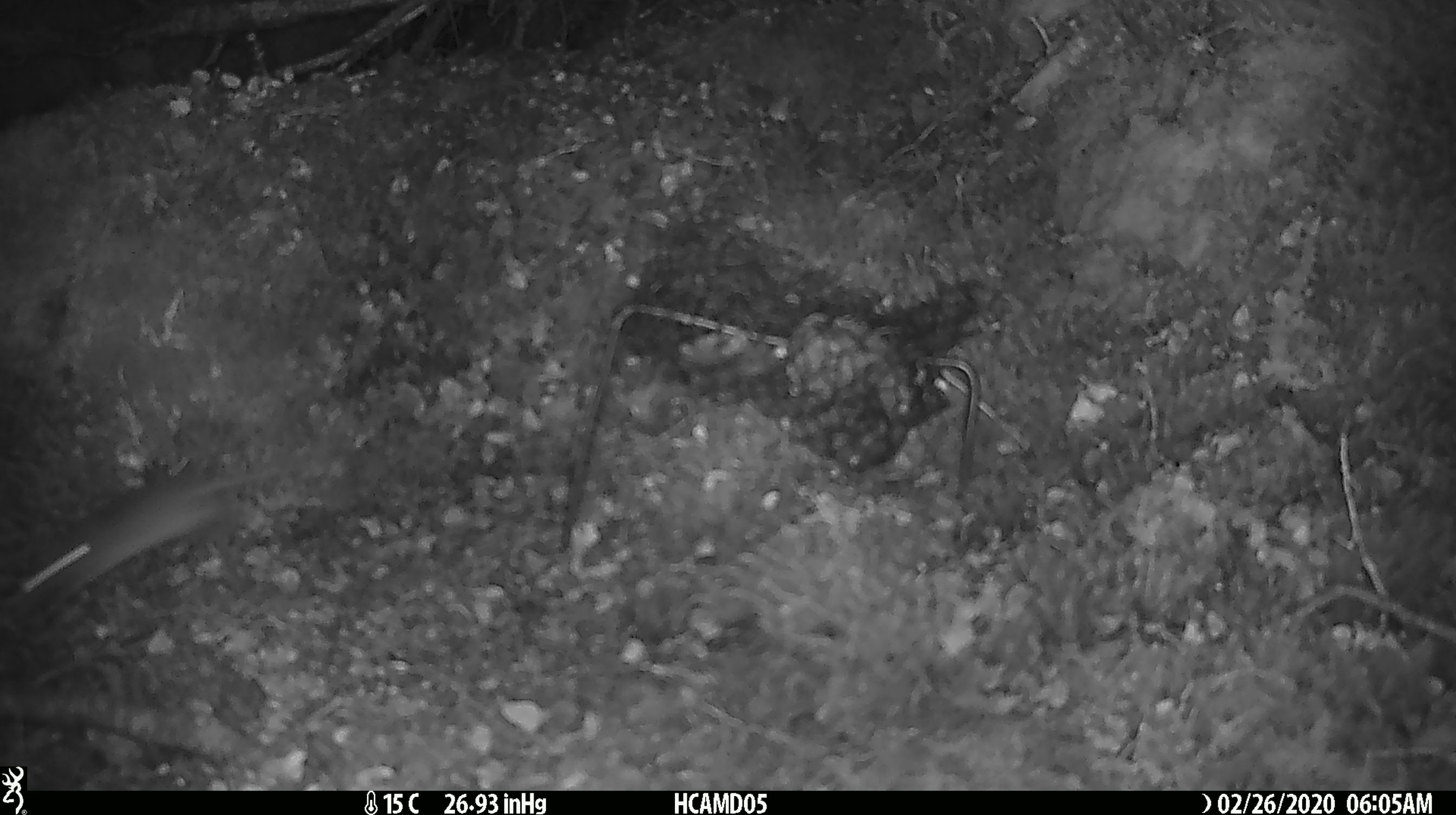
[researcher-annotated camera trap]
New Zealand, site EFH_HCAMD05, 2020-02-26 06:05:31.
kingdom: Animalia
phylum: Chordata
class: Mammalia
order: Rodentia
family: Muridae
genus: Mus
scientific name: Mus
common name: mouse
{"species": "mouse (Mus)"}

...

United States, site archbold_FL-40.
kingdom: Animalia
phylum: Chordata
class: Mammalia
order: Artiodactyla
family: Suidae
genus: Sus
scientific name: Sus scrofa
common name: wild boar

### The problem:
Lines above with the string "name" need to be found and copied.

### Written response:
scientific name: Mus
common name: mouse
scientific name: Sus scrofa
common name: wild boar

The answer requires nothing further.